In a strongly worded opinion, a U.S. District Judge has ordered the federal government to release Iraqi nationals it has been holding in jails after immigration raids last year.
Here's an excerpt of the opinion:
The law is clear that the Federal Government cannot indefinitely detain foreign nationals while it seeks to repatriate them, when there is no significant likelihood of repatriation in the reasonably foreseeable future. This principle emanates from our Constitution’s core value of rejecting arbitrary restraints on individual liberty. The issue the Court now resolves is whether there is such a likelihood of repatriation for scores of Iraqi nationals whom the Government has detained for an extended period—many for well over a year—while it engages in a diplomatic dialogue with Iraq that has yet to produce any clear agreement on repatriation. In fact, the weight of the evidence actually uncovered during discovery shows that Iraq will not take back individuals who will not voluntarily agree to return. This means that the Iraqi detainees could remain locked up indefinitely—many in local jails—whether their challenges to their orders of removal are exhausted or on-going. More evidence confirming Iraq’s refusal to repatriate might well exist, but the Government has acted ignobly in this case, by failing to comply with court orders, submitting demonstrably false declarations of Government officials, and otherwise violating its litigation obligations—all of which impels this Court to impose sanctions.
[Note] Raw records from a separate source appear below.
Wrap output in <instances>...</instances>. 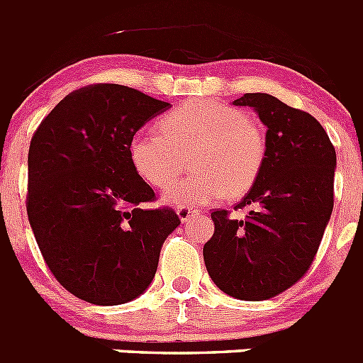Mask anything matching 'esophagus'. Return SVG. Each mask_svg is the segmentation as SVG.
<instances>
[{"label":"esophagus","instance_id":"34e87169","mask_svg":"<svg viewBox=\"0 0 363 363\" xmlns=\"http://www.w3.org/2000/svg\"><path fill=\"white\" fill-rule=\"evenodd\" d=\"M196 213H198L196 209L187 207V205H179V207H176V214H178L182 221H189L192 216H196Z\"/></svg>","mask_w":363,"mask_h":363}]
</instances>
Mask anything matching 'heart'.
Here are the masks:
<instances>
[{
	"mask_svg": "<svg viewBox=\"0 0 363 363\" xmlns=\"http://www.w3.org/2000/svg\"><path fill=\"white\" fill-rule=\"evenodd\" d=\"M160 133L130 138L129 156L138 176L152 187H165L191 154L195 171L167 187L165 200L201 205L245 194L258 179L267 154V136L258 120L242 108L211 99H191L167 112Z\"/></svg>",
	"mask_w": 363,
	"mask_h": 363,
	"instance_id": "b5f03b06",
	"label": "heart"
}]
</instances>
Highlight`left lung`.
<instances>
[{
  "mask_svg": "<svg viewBox=\"0 0 363 363\" xmlns=\"http://www.w3.org/2000/svg\"><path fill=\"white\" fill-rule=\"evenodd\" d=\"M234 105L255 107L267 127L258 179L234 211L214 209L213 238L203 245L209 277L223 293L262 301L306 277L335 205L336 152L320 121L264 92Z\"/></svg>",
  "mask_w": 363,
  "mask_h": 363,
  "instance_id": "left-lung-1",
  "label": "left lung"
}]
</instances>
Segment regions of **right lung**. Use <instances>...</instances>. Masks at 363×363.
I'll return each instance as SVG.
<instances>
[{"instance_id":"right-lung-1","label":"right lung","mask_w":363,"mask_h":363,"mask_svg":"<svg viewBox=\"0 0 363 363\" xmlns=\"http://www.w3.org/2000/svg\"><path fill=\"white\" fill-rule=\"evenodd\" d=\"M171 107L116 83L72 91L28 147L27 214L45 264L69 293L96 306L134 300L152 281L171 207L149 209L152 187L134 171L130 138Z\"/></svg>"}]
</instances>
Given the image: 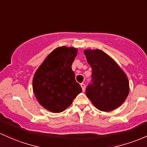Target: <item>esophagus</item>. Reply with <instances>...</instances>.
Wrapping results in <instances>:
<instances>
[{"mask_svg": "<svg viewBox=\"0 0 147 147\" xmlns=\"http://www.w3.org/2000/svg\"><path fill=\"white\" fill-rule=\"evenodd\" d=\"M80 86H81V87H82V91H85V84H84V83L80 84Z\"/></svg>", "mask_w": 147, "mask_h": 147, "instance_id": "1", "label": "esophagus"}]
</instances>
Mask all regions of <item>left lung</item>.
I'll return each instance as SVG.
<instances>
[{
	"label": "left lung",
	"instance_id": "1",
	"mask_svg": "<svg viewBox=\"0 0 147 147\" xmlns=\"http://www.w3.org/2000/svg\"><path fill=\"white\" fill-rule=\"evenodd\" d=\"M84 53L92 68V84L86 88L87 97L103 112L120 107L130 90L126 74L102 50L86 49Z\"/></svg>",
	"mask_w": 147,
	"mask_h": 147
}]
</instances>
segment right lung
<instances>
[{
  "label": "right lung",
  "mask_w": 147,
  "mask_h": 147,
  "mask_svg": "<svg viewBox=\"0 0 147 147\" xmlns=\"http://www.w3.org/2000/svg\"><path fill=\"white\" fill-rule=\"evenodd\" d=\"M77 49L59 47L47 56L35 72L33 90L45 109L51 112H63L82 91L72 70Z\"/></svg>",
  "instance_id": "1"
}]
</instances>
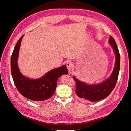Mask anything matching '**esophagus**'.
<instances>
[{
	"label": "esophagus",
	"mask_w": 131,
	"mask_h": 131,
	"mask_svg": "<svg viewBox=\"0 0 131 131\" xmlns=\"http://www.w3.org/2000/svg\"><path fill=\"white\" fill-rule=\"evenodd\" d=\"M66 66H67V69L68 71H69V72H70L72 70V69L73 68V67H74L73 64L72 63V62H70V61L68 62L66 64Z\"/></svg>",
	"instance_id": "esophagus-1"
}]
</instances>
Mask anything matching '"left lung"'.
<instances>
[{
  "label": "left lung",
  "instance_id": "left-lung-1",
  "mask_svg": "<svg viewBox=\"0 0 131 131\" xmlns=\"http://www.w3.org/2000/svg\"><path fill=\"white\" fill-rule=\"evenodd\" d=\"M109 43L115 54V63L113 71L108 78L98 84H89L73 76L77 83L76 94L83 100L89 102L101 100L108 97L115 86L120 69V54L115 41L112 36H110Z\"/></svg>",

Many of the roughly 120 Iraqis who were detained last year are Chaldean Christians who live in Michigan. U.S. District Judge Mark Goldsmith says government attorneys withheld evidence that Iraq wouldn't take them back and violated court orders to prolong the discovery process.
Attorney Kimberly Scott of Miller Canfield worked on the case to free the detainees.
"The unnecessary suffering that's happened to the individuals in this community is horrifying," she says.
Within 30 days, the government must release those it has been holding for more than six months, unless there's a strong special justification, which usually means the safety of the community. Many of the detainees didn't commit crimes, other than staying in the U.S. after losing asylum appeals.